Having had the June meeting in 1991 and 1992 on foreign territory, it was decided that the June 1993 meeting being held at the Masonic Hall, Tiverton. In the morning the members and their ladies had taken a trip on the Great Western Canal from Tiverton up to Manley Bridge which proved highly enjoyable, apart from the fact that the barge horse while given some freedom whilst the barge was being turned around at the end of its first half lovingly tried to nuzzle one of the ladies and proceeded to push her into the canal. The trip on the canal also started to cement an earlier precedence. It was a matter of great distress to many members that on a previous year on the West Somerset Railway the train had run out of gin, not very long after its start. When the trip was proposed on the canal, the organisers when booking it told the lady of this and suggested that the barge had suitable supplies of this essential commodity. This was duly done. Unfortunately they had only been on the barge for about ten minutes when it stopped a the first bridge and the brethren were told that they had run out of tonic water.

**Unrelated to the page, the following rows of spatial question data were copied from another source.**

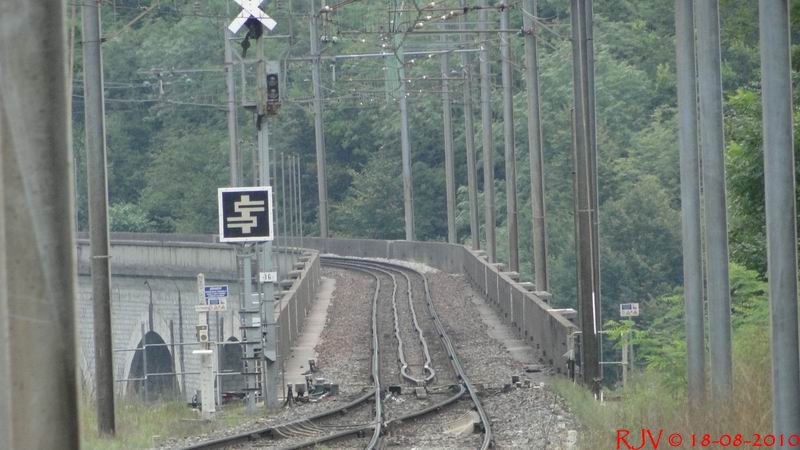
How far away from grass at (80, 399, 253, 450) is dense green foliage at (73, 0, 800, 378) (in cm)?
2811

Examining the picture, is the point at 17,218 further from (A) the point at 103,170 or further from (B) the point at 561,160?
(B) the point at 561,160

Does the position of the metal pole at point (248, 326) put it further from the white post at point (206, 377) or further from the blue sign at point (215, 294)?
the white post at point (206, 377)

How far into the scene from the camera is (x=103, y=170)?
19875 millimetres

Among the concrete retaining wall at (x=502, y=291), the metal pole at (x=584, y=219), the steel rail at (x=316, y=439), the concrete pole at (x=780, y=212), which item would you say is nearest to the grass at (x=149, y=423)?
the steel rail at (x=316, y=439)

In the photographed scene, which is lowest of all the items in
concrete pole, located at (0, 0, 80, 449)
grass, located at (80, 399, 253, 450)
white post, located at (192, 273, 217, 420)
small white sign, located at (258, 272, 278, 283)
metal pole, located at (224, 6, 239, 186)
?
grass, located at (80, 399, 253, 450)

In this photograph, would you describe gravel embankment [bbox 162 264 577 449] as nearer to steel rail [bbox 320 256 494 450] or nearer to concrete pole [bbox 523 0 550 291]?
steel rail [bbox 320 256 494 450]

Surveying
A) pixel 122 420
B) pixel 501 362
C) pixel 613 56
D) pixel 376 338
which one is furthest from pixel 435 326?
pixel 613 56

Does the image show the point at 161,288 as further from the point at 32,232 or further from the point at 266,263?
the point at 32,232

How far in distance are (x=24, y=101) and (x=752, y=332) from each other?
13.5 meters

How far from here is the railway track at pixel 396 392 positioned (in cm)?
1814

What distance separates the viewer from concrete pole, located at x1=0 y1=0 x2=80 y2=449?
5.82 metres

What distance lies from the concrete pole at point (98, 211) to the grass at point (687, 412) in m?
6.67

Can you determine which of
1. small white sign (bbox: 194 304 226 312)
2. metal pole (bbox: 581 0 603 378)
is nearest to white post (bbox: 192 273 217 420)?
small white sign (bbox: 194 304 226 312)

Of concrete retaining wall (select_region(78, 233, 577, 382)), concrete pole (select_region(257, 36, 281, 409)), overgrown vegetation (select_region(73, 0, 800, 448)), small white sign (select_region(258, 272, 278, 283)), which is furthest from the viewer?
overgrown vegetation (select_region(73, 0, 800, 448))
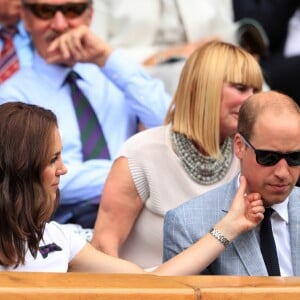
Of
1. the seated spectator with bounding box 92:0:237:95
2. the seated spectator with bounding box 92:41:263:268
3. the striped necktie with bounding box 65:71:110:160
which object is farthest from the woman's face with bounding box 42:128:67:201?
the seated spectator with bounding box 92:0:237:95

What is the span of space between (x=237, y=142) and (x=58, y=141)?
0.70m

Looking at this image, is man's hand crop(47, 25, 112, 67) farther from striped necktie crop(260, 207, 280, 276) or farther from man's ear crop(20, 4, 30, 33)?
striped necktie crop(260, 207, 280, 276)

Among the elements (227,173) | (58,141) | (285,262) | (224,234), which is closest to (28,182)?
(58,141)

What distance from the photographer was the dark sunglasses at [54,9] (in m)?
5.37

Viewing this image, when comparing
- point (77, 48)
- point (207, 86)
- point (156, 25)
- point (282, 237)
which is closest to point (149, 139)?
point (207, 86)

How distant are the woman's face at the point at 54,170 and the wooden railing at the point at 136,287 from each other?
356mm

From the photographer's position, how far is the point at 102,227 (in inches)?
184

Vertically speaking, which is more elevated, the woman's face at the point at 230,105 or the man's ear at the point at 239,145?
the man's ear at the point at 239,145

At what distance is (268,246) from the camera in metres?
3.90

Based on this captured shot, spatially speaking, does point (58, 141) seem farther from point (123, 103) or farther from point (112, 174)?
point (123, 103)

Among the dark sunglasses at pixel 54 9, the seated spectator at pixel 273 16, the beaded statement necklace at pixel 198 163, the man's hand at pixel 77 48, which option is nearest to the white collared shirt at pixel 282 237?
the beaded statement necklace at pixel 198 163

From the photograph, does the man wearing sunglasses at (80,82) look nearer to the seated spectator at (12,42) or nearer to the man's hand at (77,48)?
the man's hand at (77,48)

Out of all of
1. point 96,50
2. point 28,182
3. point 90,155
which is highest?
point 28,182

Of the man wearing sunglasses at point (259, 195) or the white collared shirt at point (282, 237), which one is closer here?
the man wearing sunglasses at point (259, 195)
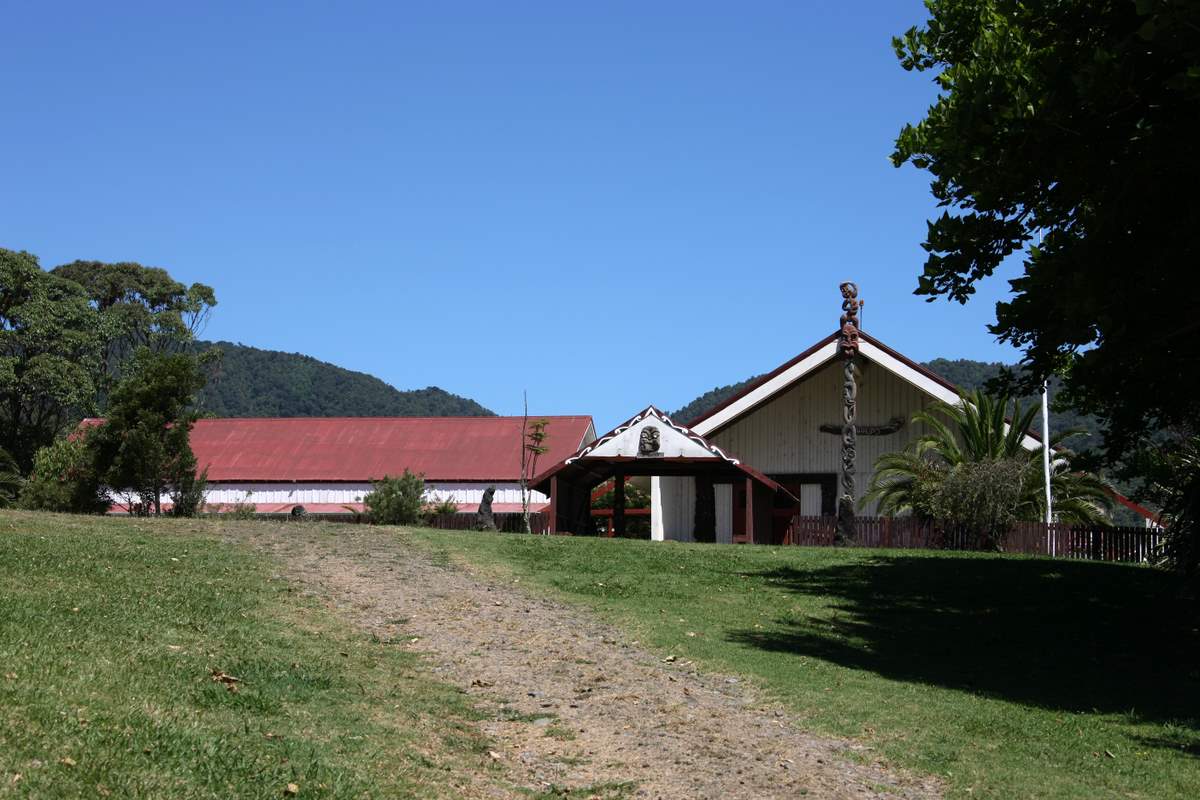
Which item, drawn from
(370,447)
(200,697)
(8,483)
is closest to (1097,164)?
(200,697)

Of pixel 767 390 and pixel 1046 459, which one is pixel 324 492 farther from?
pixel 1046 459

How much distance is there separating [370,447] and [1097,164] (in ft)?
127

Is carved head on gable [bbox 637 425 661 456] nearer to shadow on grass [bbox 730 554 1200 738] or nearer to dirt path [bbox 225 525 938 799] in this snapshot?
shadow on grass [bbox 730 554 1200 738]

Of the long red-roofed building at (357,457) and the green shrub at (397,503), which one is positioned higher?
the long red-roofed building at (357,457)

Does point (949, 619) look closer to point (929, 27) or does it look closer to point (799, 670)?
point (799, 670)

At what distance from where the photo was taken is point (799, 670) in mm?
13961

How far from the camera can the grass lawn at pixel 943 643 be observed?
36.2ft

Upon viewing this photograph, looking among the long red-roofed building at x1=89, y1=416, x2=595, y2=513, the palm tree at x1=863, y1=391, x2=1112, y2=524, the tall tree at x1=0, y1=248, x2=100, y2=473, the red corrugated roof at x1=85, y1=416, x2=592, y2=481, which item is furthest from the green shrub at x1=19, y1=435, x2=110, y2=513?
the tall tree at x1=0, y1=248, x2=100, y2=473

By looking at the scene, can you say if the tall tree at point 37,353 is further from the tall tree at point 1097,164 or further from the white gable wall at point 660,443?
the tall tree at point 1097,164

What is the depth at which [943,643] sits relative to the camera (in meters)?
16.4

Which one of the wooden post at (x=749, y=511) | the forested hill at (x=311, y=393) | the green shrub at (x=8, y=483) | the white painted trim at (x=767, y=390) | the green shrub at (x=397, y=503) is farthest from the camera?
the forested hill at (x=311, y=393)

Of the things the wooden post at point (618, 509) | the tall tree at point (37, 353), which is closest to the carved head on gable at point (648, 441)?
the wooden post at point (618, 509)

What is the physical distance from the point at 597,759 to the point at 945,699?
4.60 metres

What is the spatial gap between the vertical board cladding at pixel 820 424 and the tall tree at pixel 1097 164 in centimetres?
2131
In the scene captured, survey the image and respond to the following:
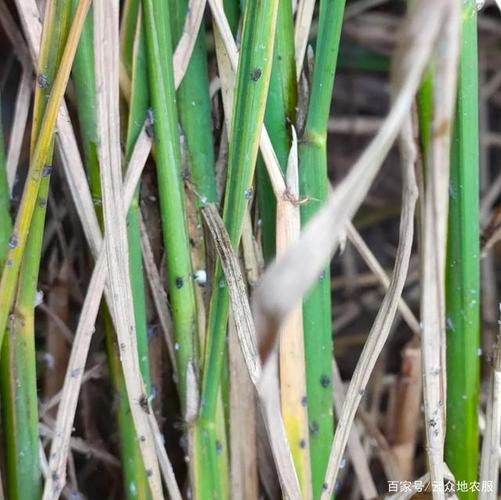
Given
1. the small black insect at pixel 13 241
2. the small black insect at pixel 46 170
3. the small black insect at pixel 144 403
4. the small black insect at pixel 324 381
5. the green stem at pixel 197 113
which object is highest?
the green stem at pixel 197 113

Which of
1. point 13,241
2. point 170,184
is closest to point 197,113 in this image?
point 170,184

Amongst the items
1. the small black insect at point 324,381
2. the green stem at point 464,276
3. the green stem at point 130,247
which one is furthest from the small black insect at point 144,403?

The following year in June 1994 another first was held when the lodge held their summer meeting onboard the S. S. Great Britain in Bristol Docks.  The brethren and their ladies dined in the ships salon courtesy of the Bro Doctor Dennis Fox, ProvGM (Bristol), the salon only having recently been refurbished. Following the luncheon the ladies withdrew and were taken around the ship whilst the regular meeting was held and after the meeting when the ladies rejoined the men folk, a talk was given by the Captain on the history of his ship. It transpired that it was probably the very first lodge meeting that had ever been held onboard and a donation of one hundred and five pounds was given to S. S. Great Britain.

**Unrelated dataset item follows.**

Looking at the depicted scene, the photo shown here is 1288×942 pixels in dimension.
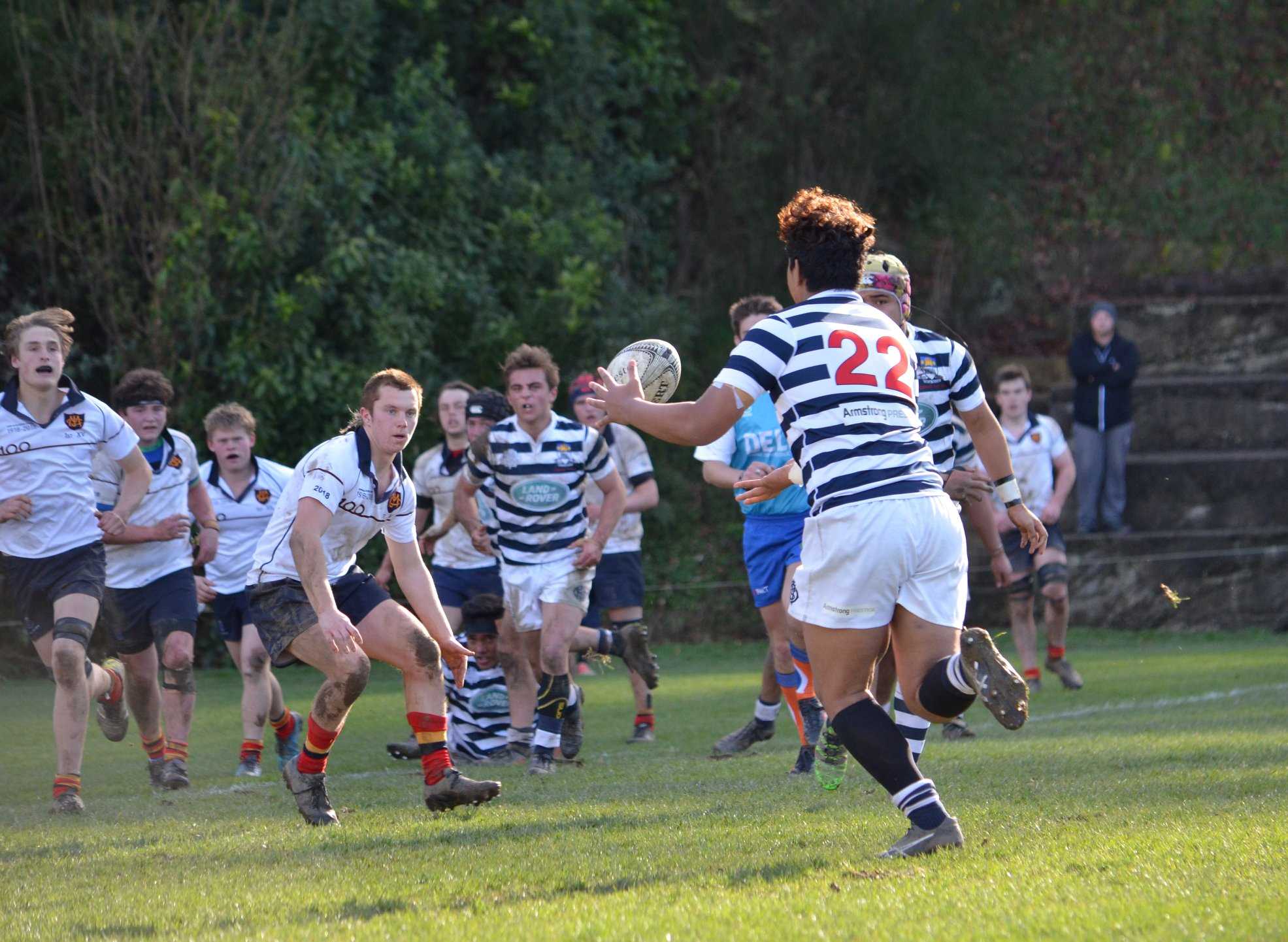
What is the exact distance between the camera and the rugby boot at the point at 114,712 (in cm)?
851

The next year the meeting was held at Exeter and at the end of the formal business an address was received on certain aspects of the Cathedral with particular reference to the association with Freemasonry. In the morning, the brethren had met with their ladies and had been given a guided tour of the Cathedral which proved fascinating

In June 1996 the brethren assembled at Paignton and took the steam train to Kingswear, and were then ferried across to Dartmouth where the regular meeting was held in the masonic hall at Dartmouth. The brethren and their ladies dined in the lodge dining room and afterwards had a trip up the river Dart before ferrying back to Kingswear for the return journey to Paignton.

In June 1997 the meeting was held at the Little Barn, Buckland Abbey at Yelverton, following which luncheon was taken at the Abbey. Following the luncheon the brethren travelled to H. M. Royal Dockyards at Plymouth where they visited the museum and had an interesting talk on the history of the Royal Dockyards.

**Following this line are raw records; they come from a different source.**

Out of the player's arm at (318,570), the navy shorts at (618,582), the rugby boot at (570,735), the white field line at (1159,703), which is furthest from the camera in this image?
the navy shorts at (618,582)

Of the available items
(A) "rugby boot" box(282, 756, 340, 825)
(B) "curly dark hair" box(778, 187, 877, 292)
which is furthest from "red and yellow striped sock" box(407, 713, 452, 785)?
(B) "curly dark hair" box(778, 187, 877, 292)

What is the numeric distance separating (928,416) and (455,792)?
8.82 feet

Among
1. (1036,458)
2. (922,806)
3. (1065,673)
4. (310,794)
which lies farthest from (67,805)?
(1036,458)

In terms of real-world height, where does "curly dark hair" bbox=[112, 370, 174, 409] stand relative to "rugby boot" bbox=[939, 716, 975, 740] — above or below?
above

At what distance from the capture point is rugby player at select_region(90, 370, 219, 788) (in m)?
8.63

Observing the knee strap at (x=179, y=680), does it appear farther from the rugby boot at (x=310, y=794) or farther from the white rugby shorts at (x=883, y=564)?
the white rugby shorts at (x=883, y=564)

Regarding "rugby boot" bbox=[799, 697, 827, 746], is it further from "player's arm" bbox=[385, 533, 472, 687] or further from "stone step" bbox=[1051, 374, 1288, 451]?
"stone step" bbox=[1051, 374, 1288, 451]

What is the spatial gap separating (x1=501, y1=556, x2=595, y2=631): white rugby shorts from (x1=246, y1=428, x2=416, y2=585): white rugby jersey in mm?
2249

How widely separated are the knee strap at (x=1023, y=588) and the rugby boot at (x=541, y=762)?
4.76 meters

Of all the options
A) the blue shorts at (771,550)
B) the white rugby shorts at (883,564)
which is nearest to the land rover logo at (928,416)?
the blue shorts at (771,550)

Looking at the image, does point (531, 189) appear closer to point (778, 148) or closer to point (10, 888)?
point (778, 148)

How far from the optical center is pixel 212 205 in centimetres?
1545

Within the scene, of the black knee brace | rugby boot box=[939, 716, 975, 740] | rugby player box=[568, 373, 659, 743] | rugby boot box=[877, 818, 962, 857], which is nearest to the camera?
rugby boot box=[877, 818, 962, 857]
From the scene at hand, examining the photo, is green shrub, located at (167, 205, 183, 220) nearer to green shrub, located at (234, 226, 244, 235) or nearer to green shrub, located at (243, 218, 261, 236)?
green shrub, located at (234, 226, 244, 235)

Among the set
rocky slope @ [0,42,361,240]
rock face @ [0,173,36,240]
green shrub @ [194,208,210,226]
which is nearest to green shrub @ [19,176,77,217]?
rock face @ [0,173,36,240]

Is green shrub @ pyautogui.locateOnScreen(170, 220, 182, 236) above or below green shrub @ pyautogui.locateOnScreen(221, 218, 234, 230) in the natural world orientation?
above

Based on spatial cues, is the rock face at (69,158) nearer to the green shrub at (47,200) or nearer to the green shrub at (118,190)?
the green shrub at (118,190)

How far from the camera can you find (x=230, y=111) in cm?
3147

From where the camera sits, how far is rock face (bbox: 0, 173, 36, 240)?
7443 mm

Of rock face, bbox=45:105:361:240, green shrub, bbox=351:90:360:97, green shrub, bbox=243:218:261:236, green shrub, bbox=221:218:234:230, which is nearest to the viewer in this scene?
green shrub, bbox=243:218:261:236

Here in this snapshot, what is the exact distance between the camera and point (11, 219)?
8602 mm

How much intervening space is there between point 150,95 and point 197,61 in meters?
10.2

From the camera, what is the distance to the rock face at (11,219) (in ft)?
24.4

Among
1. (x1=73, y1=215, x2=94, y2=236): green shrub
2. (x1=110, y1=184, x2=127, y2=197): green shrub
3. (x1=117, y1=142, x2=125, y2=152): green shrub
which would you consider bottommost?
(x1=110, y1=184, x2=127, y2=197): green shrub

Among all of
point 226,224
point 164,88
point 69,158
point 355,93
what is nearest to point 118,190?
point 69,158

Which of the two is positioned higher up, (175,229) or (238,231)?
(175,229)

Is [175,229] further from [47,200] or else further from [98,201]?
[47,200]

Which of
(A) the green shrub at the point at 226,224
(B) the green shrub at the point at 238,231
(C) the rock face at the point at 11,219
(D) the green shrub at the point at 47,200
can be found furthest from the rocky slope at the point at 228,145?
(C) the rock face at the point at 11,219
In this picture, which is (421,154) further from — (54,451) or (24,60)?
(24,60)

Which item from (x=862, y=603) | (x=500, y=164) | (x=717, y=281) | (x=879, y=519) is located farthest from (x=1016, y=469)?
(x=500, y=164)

the 1998 June meeting was held at the Exmoor Zoological Park, Bratton Fleming, which was run by the daughter of Bro Vic Bentley one of the members of the lodge. The meeting was held in Bro Bentley’s lounge in his adjoining farmhouse, and after the meeting a buffet lunch was held at the Zoo which people were free to visit. Bro Bentley was actually proposed as a joining member in his own dining room and Bro David Palmer the Past Provincial Grand Master of the Mark Lodge in Somerset was also proposed as a member,

The meeting in 2002 was held at the Eden Project in Cornwall, by kind permission of Bro Nick Barrington, ProvGM, Cornwall, The meeting was held at the masonic hall at St. Austell followed by a meal in the refectory, and afterwards a visit to the Eden Project where everyone was most impressed by the Biomes and their marvellous plants.

Apart from the June meetings the lodge has visited other temples in North Devon and having been consecrated at Ilfracombe has met at Torrington, Braunton, South Molton and Lynton.

In February 1994 the Masonic Study Group of the Province of Monmouthshire gave a demonstration of a Russian Installation Ceremony circa 1810 whilst the Lodge of St. Paul from Bristol worked the Bristol Ceremony of initiation.